* [Extracted records]:
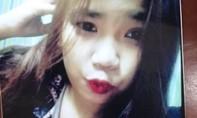 Thiếu nữ Sài Gòn mất tích hơn một tháng sau cuộc điện thoại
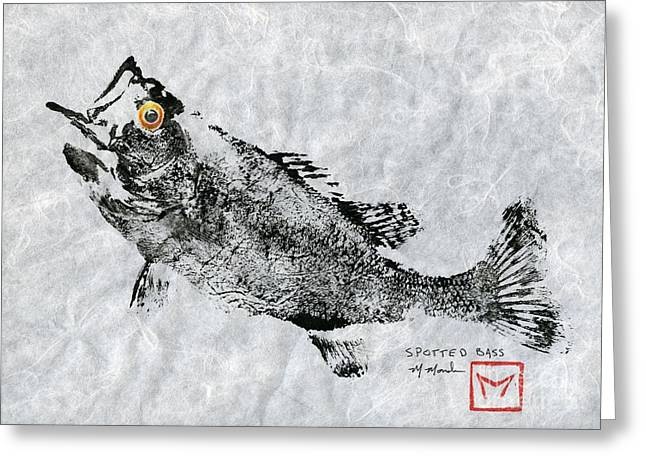 Bass Fish Mixed Media Greeting Cards - Spotted Bass Gyotaku Greeting Card by Matt Monahan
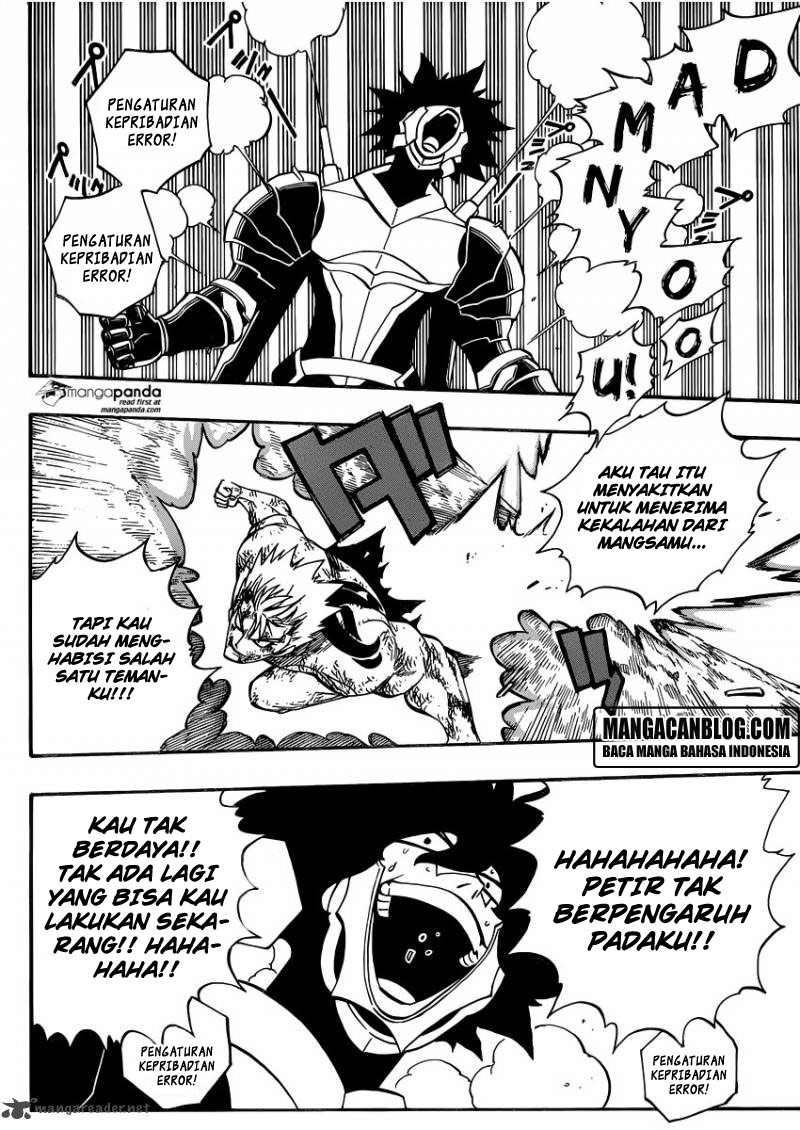 Fairy Tail: Chapter 473.0 - Page 15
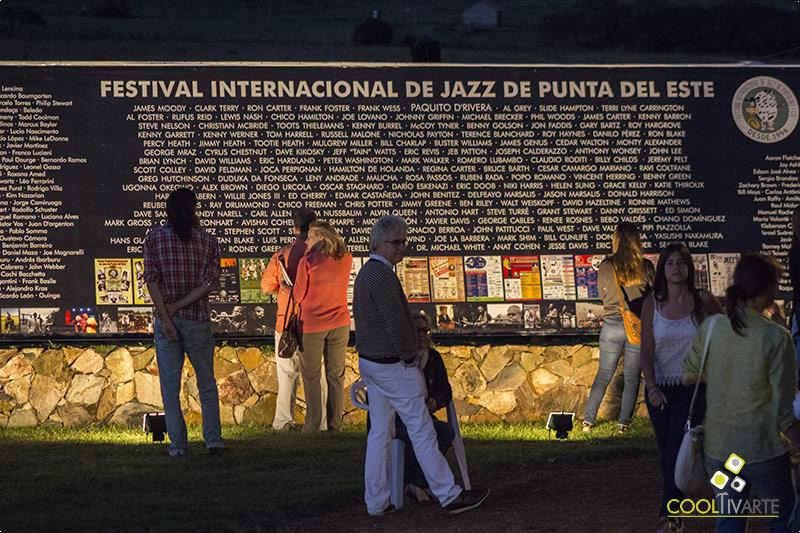 imagen - 9 Festival Internacional de Jazz de Punta del Este Jueves 8 y viernes 9 de enero 2015 © Servando Valero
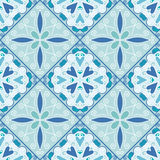 Colorful Moroccan tiles ornaments. Vector illustration Royalty Free Stock Photography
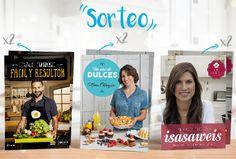 Ayúdame+a+ganar+uno+de+los+seis+libros+de+cocina+que+sortea+Candy
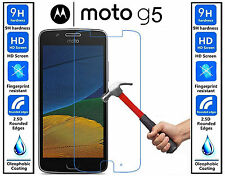 Genuine 100% TEMPERED GLASS HD Screen Protector Cover For Motorola Moto G5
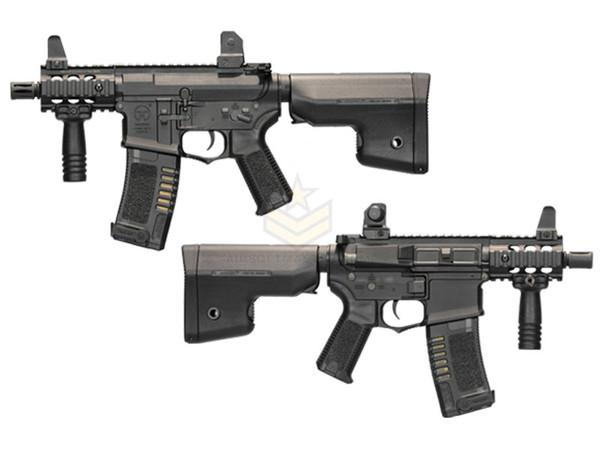 "ARES Amoeba AM-007 CG 6"" M4 Stubby AEG Black"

* [What you should do]: Would you set down the entries exactly as given, minus their pictures?

* [Exercise response]:
 Thiếu nữ Sài Gòn mất tích hơn một tháng sau cuộc điện thoại
 Bass Fish Mixed Media Greeting Cards - Spotted Bass Gyotaku Greeting Card by Matt Monahan
 Fairy Tail: Chapter 473.0 - Page 15
 imagen - 9 Festival Internacional de Jazz de Punta del Este Jueves 8 y viernes 9 de enero 2015 © Servando Valero
 Colorful Moroccan tiles ornaments. Vector illustration Royalty Free Stock Photography
 Ayúdame+a+ganar+uno+de+los+seis+libros+de+cocina+que+sortea+Candy
 Genuine 100% TEMPERED GLASS HD Screen Protector Cover For Motorola Moto G5
 "ARES Amoeba AM-007 CG 6"" M4 Stubby AEG Black"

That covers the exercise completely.